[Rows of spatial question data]
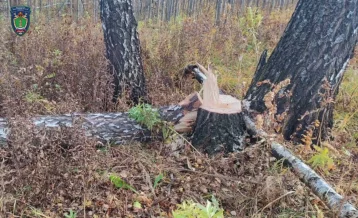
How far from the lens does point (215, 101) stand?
342cm

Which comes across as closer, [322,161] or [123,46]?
[322,161]

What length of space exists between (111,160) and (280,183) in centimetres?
137

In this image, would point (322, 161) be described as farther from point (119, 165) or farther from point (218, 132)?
point (119, 165)

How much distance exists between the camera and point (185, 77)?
4.77m

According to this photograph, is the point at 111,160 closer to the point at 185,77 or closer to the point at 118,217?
the point at 118,217

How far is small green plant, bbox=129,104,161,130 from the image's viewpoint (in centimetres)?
336

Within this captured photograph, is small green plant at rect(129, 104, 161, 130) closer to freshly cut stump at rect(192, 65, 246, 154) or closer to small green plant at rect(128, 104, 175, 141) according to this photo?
small green plant at rect(128, 104, 175, 141)

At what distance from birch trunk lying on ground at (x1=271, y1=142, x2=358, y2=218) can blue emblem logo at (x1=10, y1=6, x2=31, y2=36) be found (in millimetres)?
4340

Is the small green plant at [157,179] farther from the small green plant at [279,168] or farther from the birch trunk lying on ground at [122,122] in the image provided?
the small green plant at [279,168]

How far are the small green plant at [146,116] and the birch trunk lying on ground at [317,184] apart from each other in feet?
3.56

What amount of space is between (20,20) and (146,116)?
143 inches

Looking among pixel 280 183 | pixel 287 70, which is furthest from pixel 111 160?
pixel 287 70

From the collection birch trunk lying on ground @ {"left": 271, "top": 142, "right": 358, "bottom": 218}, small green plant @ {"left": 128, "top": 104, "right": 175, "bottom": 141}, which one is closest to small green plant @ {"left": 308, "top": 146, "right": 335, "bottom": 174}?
birch trunk lying on ground @ {"left": 271, "top": 142, "right": 358, "bottom": 218}

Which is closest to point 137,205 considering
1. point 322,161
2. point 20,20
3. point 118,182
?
point 118,182
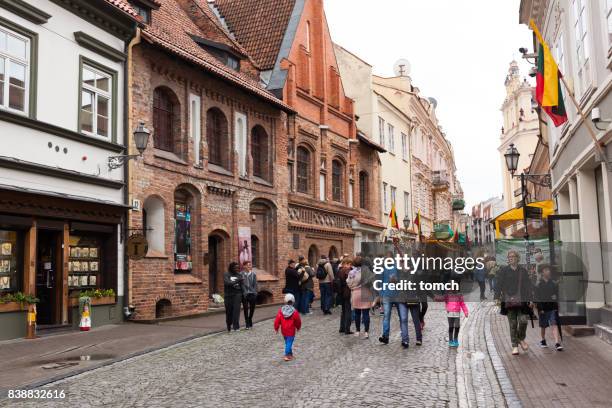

- [Your task]
Revise the records above so that "freshly cut stump" becomes "fresh tree stump", with everything else left the same. Leave the pictures out of your answer.

- [Solution below]
How far from the lens does point (215, 101) stand?
342cm

Which comes across as closer, [322,161] or [123,46]?
[322,161]

What length of space exists between (111,160) and (280,183) in centimetres?
137

In this image, would point (322, 161) be described as farther from point (119, 165) or farther from point (218, 132)?
point (119, 165)

How much distance exists between the camera and point (185, 77)?
4.77m

According to this photograph, is the point at 111,160 closer to the point at 185,77 or closer to the point at 118,217?
the point at 118,217

How far is small green plant, bbox=129,104,161,130 from the image's viewpoint (in centimetres)?
336

Within this captured photograph, is small green plant at rect(129, 104, 161, 130) closer to fresh tree stump at rect(192, 65, 246, 154) or closer to small green plant at rect(128, 104, 175, 141) according to this photo?
small green plant at rect(128, 104, 175, 141)

At what distance from birch trunk lying on ground at (x1=271, y1=142, x2=358, y2=218) can blue emblem logo at (x1=10, y1=6, x2=31, y2=36) be found (in millimetres)?
4340

Is the small green plant at [157,179] farther from the small green plant at [279,168] or farther from the birch trunk lying on ground at [122,122] in the image provided?
the small green plant at [279,168]

How far are the small green plant at [146,116] and the birch trunk lying on ground at [317,184] apart from each other in feet?
3.56

What amount of space is between (20,20) and (146,116)?
143 inches

Looking among pixel 280 183 | pixel 287 70, which is furthest from pixel 111 160?
pixel 287 70

From the collection birch trunk lying on ground @ {"left": 271, "top": 142, "right": 358, "bottom": 218}, small green plant @ {"left": 128, "top": 104, "right": 175, "bottom": 141}, which one is closest to small green plant @ {"left": 308, "top": 146, "right": 335, "bottom": 174}?
birch trunk lying on ground @ {"left": 271, "top": 142, "right": 358, "bottom": 218}

Which is closest to point 137,205 considering
1. point 322,161
2. point 20,20
3. point 118,182
?
point 118,182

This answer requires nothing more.